# In need of a strong single stage...



## pfn (Dec 24, 2010)

Hi Folks,
I live in Annapolis, Maryland. Some years we get snow (a lot on rare occasions) but generally it comes in small amounts, 3"s or less. That depth of snow doesn't hit the sweet spot of 2 stage snow blower. Besides not being deep enough it is often wet and slushy. Bottom line is my 32' Ariens doesn't do as well as I would like. 
I'm hoping a single stage would do the job but they seem to be very lightly built and I have a good bit of pavement to clear. 
My north facing drive is fairly steep, about 600' long and with even a VERY light dusting of snow your car will not be able to get up the drive. Besides the drive there is parking for 6 or more cars.
I need a machine that can handle this job. I need opinions for the best machine for job. 
Thanks,


----------



## Freezn (Mar 1, 2014)

* Activity list *
1. From the snow blower post, return the passage that begins at the words "I'm hoping a" and stops after the words "machine for job.".
2. According to the snow blower post, how long is the driveway?

Extracted data entries
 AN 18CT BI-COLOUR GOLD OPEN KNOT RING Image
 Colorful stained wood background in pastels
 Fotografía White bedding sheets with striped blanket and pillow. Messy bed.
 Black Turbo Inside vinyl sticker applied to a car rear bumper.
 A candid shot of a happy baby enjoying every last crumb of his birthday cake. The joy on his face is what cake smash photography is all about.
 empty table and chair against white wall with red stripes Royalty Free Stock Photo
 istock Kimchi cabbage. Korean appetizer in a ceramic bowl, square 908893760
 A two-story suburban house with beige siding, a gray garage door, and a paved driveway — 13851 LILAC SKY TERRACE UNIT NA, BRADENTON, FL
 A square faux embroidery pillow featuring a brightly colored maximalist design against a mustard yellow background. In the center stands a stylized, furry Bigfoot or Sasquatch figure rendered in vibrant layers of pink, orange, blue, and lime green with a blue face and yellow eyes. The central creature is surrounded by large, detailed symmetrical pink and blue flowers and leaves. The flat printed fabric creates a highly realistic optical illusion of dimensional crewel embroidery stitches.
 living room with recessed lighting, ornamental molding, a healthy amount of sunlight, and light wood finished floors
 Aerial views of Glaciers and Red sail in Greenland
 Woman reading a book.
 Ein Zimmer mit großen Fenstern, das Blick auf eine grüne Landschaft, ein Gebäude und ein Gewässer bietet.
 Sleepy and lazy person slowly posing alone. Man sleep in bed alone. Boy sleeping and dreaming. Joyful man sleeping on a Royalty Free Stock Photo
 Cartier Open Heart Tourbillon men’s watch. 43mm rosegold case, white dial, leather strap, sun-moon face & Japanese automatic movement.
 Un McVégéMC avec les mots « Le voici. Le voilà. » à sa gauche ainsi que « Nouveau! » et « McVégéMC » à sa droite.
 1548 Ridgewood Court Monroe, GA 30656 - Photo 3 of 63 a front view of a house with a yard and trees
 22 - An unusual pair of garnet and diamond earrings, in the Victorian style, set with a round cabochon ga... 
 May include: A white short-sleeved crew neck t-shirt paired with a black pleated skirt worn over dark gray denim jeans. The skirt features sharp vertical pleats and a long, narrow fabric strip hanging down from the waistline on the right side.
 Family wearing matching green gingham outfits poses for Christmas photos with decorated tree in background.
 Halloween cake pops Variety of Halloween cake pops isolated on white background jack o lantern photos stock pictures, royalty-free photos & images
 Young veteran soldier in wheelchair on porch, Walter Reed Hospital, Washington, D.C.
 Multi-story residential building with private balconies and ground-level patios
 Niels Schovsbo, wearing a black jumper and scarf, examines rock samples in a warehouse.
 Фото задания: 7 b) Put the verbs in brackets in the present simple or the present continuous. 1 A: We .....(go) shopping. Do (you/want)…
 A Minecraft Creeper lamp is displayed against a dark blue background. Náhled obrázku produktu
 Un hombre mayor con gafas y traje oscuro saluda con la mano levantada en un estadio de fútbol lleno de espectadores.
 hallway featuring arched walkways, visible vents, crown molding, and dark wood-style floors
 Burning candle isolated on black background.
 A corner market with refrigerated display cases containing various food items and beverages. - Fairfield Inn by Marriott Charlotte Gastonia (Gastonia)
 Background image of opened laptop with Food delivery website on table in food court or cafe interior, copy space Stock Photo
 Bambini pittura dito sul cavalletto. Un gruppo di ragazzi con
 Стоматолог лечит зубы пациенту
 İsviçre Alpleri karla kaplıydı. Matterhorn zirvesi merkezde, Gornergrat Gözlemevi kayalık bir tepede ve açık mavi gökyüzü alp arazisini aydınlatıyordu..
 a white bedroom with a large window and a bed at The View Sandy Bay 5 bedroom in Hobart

* Answers to the tasks *
1.
I'm hoping a single stage would do the job but they seem to be very lightly built and I have a good bit of pavement to clear. 
My north facing drive is fairly steep, about 600' long and with even a VERY light dusting of snow your car will not be able to get up the drive. Besides the drive there is parking for 6 or more cars.
I need a machine that can handle this job. I need opinions for the best machine for job.

2. About 600 feet.